WORK INSTRUCTIONS: Repeat only these lines, exactly: the first line of the data, the line containing "ガスならではのパワフル温風に", and every line between them. Pictures stay out.

DATA SEGMENT:
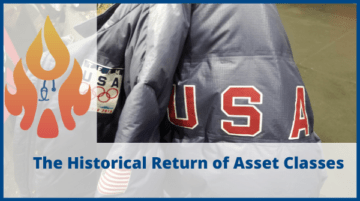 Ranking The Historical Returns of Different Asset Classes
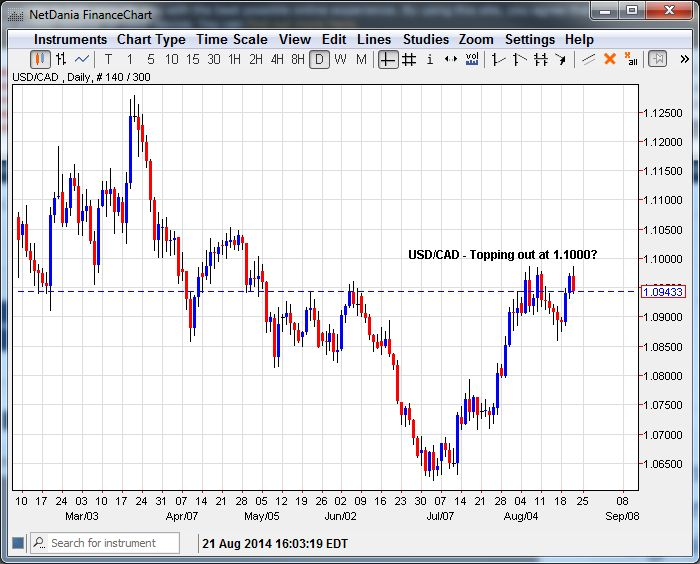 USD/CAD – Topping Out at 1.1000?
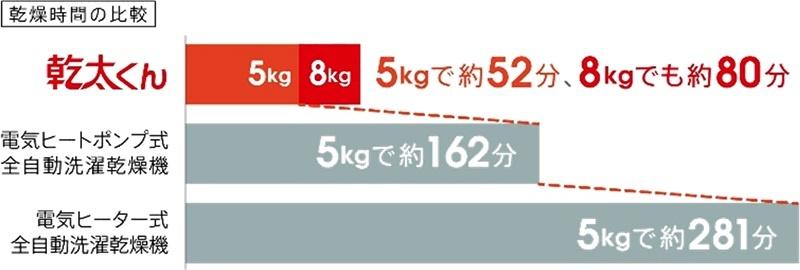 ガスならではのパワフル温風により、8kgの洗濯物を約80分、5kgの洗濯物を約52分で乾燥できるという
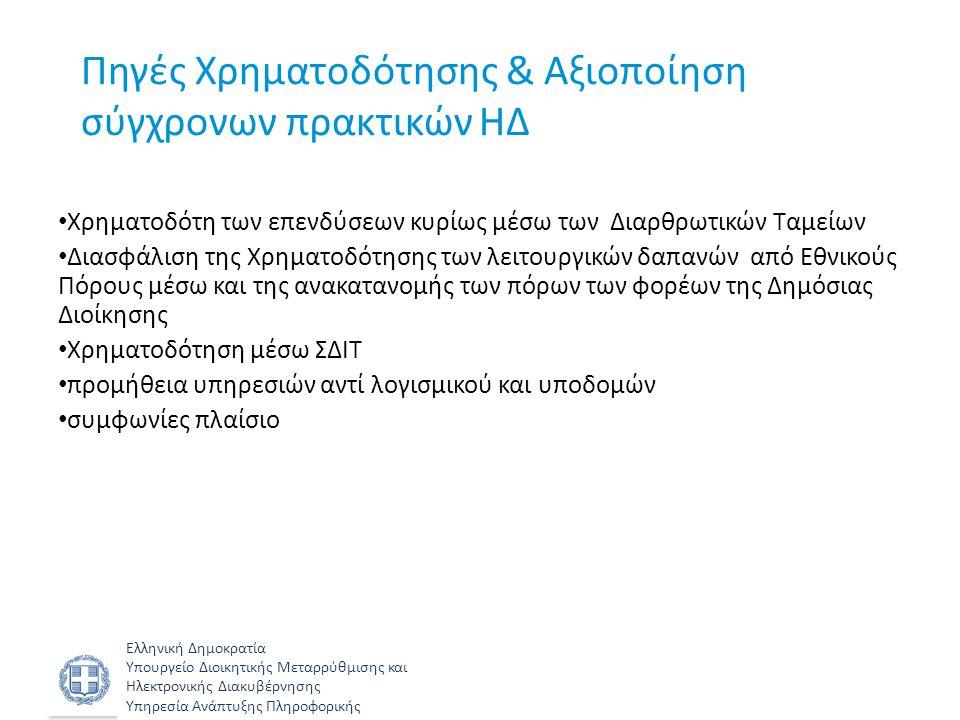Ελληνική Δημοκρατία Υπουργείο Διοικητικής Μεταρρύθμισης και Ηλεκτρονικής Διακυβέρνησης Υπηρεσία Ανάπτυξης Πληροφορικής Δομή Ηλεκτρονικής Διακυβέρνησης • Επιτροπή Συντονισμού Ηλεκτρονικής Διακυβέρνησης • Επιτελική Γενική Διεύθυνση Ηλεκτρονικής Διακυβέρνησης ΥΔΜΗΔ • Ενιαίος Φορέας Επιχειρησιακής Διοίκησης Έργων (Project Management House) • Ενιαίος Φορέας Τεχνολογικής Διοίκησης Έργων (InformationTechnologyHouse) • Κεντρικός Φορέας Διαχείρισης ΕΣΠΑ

SOLUTION TO THE EXERCISE:
 Ranking The Historical Returns of Different Asset Classes
 USD/CAD – Topping Out at 1.1000?
 ガスならではのパワフル温風により、8kgの洗濯物を約80分、5kgの洗濯物を約52分で乾燥できるという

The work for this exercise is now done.